(Passage for review)

A Deeper Drop To Below $1,700 Also Beckons
And he added that the short side could take gold lower, to under $1,700.
Stanley noted that in 2021, three different tests of the $1,680 zone created a support area that served as a recent floor for the yellow metal.
“That horizontal zone came into play in March, April and August, with an assist in August from a longer-term Fibonacci retracement from which a 38.2 plots right at $1,682.”
“Of note, those support bounces appear to be carrying a diminishing marginal impact, which has allowed for a bearish trendline to form. The bearish trendline combined with horizontal support makes for a descending triangle formation, which will often be approached with the aim of bearish breakdowns.”
Gold has traditionally been touted as a hedge against inflation, although that argument was weakened last year as the yellow metal’s prices steadily fell in the face of ramping price pressures in a US economy rebounding aggressively from the coronavirus pandemic. Often, gold fell at the expense of the dollar and US Treasuries, which rallied on expectations of rate hikes by the Fed to dampen down inflation.
The central bank has laid out an expedited timetable for ending its pandemic-era stimulus and said it could have as many as three rate hikes in 2022. But those plans will also depend on its ability to keep inflation at 2% a year and ideally at around the 4% level that it defines as “maximum employment”.
“The Fed is unlikely to have as many rate hikes as it thinks in the coming year and if employment slows again for any reason, hedging in gold could again become a theme,” said Phillip Streible, precious metals strategist for Blue Line Futures in Chicago.
The US jobless rate soared to a record high of 14.8% in April 2020 after the COVID-19 outbreak, but fell back to 4.2% last month. But the US and the Fed’s preferred inflation gauge—the —both grew at their fastest in 40 years in November.

(End Passage for review)
(Record excerpts)

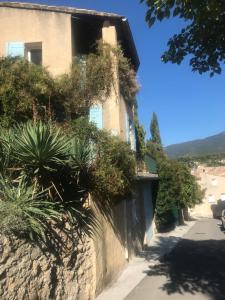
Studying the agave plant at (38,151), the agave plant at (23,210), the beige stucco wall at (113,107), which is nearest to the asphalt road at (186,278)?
the agave plant at (23,210)

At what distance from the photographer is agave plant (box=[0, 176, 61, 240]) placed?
254 inches

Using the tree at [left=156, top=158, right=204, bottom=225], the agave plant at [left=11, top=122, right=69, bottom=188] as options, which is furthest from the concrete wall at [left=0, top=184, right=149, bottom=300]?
the tree at [left=156, top=158, right=204, bottom=225]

(End Record excerpts)

__Problem details__
According to the gold market commentary, in which months did the $1,680 zone come into play? Answer using only the gold market commentary.

__Answer below__
March, April and August.